Outro apoio importante mencionado por Jadue é o dos coletivos feministas, com os quais o candidato se comprometeu em impulsionar uma lei de igualdade salarial, um auxílio para financiar o trabalho domésticos e uma nova lei para legalizar o aborto em qualquer circunstância – em 2017, o governo de Michelle Bachelet sancionou uma lei que permite o aborto em casos de risco de vida materno, inviabilidade fetal e gravidez fruto de violência sexual.
Calendário eleitoral
Atualmente, Jadue é prefeito da comuna de Recoleta, uma das mais importantes da Região Metropolitana de Santiago. Também é um dos favoritos para ser o próximo presidente do Chile, segundo a maioria das pesquisas que analisam o clima político para o pleito.
Segundo pesquisa publicada nesta segunda-feira (14/06) pela consultora Pulso Ciudadano, Jadue aparece com 16% das intenções de voto, empatado com o candidato da direita, Joaquín Lavín.

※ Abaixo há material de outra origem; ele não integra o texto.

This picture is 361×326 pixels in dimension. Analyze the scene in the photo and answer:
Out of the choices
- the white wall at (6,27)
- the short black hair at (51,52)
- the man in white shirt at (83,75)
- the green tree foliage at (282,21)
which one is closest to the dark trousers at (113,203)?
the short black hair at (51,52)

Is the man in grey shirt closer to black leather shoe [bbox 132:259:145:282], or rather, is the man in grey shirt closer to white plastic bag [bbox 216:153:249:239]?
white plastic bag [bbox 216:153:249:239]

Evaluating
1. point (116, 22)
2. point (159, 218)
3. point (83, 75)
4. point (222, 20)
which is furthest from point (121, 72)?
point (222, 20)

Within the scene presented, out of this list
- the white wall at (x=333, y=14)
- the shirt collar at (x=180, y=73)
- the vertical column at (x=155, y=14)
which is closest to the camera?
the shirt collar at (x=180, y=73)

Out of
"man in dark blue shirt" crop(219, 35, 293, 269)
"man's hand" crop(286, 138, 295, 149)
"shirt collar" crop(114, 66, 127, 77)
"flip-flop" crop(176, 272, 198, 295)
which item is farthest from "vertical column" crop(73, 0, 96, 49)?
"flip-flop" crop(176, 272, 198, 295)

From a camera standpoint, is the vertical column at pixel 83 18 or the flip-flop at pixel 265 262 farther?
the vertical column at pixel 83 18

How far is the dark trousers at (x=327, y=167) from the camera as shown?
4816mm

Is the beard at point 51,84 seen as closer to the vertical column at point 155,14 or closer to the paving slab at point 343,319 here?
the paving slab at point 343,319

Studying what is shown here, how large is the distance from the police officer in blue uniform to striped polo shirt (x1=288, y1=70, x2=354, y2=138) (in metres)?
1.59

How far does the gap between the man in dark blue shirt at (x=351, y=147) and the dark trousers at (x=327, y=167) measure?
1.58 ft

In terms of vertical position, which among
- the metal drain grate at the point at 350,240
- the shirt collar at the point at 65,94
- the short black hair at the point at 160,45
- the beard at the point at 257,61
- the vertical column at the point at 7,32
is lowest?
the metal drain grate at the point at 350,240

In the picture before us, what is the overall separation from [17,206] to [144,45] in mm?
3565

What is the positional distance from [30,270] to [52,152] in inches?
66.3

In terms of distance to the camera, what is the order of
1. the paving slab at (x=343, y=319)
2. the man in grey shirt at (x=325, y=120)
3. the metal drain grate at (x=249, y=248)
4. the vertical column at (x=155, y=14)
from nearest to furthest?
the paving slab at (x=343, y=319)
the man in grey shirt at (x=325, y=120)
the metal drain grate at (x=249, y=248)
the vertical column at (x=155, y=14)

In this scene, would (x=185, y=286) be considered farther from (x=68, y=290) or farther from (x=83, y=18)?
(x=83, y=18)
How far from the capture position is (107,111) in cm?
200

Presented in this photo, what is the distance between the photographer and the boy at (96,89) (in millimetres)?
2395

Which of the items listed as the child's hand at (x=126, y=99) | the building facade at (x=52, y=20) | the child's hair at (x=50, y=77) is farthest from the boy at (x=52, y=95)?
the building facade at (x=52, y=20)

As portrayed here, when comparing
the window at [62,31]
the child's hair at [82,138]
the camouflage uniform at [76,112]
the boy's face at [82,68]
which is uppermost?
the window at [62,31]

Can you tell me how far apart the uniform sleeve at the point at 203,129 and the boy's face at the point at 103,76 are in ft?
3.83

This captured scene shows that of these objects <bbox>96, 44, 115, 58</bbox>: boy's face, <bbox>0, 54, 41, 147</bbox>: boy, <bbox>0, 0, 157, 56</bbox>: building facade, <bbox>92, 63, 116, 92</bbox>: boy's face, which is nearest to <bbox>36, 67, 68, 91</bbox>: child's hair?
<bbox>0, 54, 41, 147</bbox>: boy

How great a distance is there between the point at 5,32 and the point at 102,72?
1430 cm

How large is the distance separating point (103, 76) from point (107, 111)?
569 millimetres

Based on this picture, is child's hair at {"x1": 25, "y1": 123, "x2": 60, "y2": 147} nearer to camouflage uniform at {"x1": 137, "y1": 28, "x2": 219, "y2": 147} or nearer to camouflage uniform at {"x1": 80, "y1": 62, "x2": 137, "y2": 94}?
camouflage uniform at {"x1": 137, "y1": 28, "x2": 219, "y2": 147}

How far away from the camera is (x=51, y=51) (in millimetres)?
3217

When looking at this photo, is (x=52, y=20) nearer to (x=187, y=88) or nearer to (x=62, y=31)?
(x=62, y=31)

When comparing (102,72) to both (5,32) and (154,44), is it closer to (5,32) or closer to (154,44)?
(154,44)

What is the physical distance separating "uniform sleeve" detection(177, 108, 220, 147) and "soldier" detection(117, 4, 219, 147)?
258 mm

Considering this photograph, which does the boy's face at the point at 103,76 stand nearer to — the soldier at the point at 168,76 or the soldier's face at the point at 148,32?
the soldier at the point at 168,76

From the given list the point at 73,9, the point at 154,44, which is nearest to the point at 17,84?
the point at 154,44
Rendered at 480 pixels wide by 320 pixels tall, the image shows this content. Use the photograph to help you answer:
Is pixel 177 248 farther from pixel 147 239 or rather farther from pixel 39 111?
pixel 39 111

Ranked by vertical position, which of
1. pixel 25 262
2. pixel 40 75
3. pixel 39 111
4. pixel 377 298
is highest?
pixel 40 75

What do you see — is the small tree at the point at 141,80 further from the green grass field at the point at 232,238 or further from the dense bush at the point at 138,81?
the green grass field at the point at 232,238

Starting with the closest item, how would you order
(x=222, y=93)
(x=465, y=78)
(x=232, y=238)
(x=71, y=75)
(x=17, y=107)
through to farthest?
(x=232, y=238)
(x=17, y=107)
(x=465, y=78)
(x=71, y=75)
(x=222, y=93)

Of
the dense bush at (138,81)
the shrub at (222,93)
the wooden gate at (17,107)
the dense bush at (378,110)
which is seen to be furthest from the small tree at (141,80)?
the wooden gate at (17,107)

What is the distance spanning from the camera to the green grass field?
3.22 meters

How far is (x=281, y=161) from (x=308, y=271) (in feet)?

Entretanto, devido à alta abstenção observada nas últimas eleições realizadas no Chile, a pesquisa também fez uma medição somente entre os que declararam que pretendem votar, e nesse caso, Jadue passa a liderar com grande margem: 21,5%, contra 11,1% de Lavín.
A pré-candidatura comunista enfrentará sua primeira disputa importante no dia 18 de julho, quando acontecerão as primárias. Nesse dia, a coalizão entre o Partido Comunista, a Frente Ampla e a Federação de Regionalista Verde escolherá seu candidato presidencial, em uma eleição entre Daniel Jadue e Gabriel Boric – deputado, ex-líder estudantil e candidato do partido Convergência Social, membro da Frente Ampla.
O primeiro turno das eleições presidenciais do Chile acontecerá no dia 21 de novembro. Caso seja necessário um segundo turno, será em 19 de dezembro.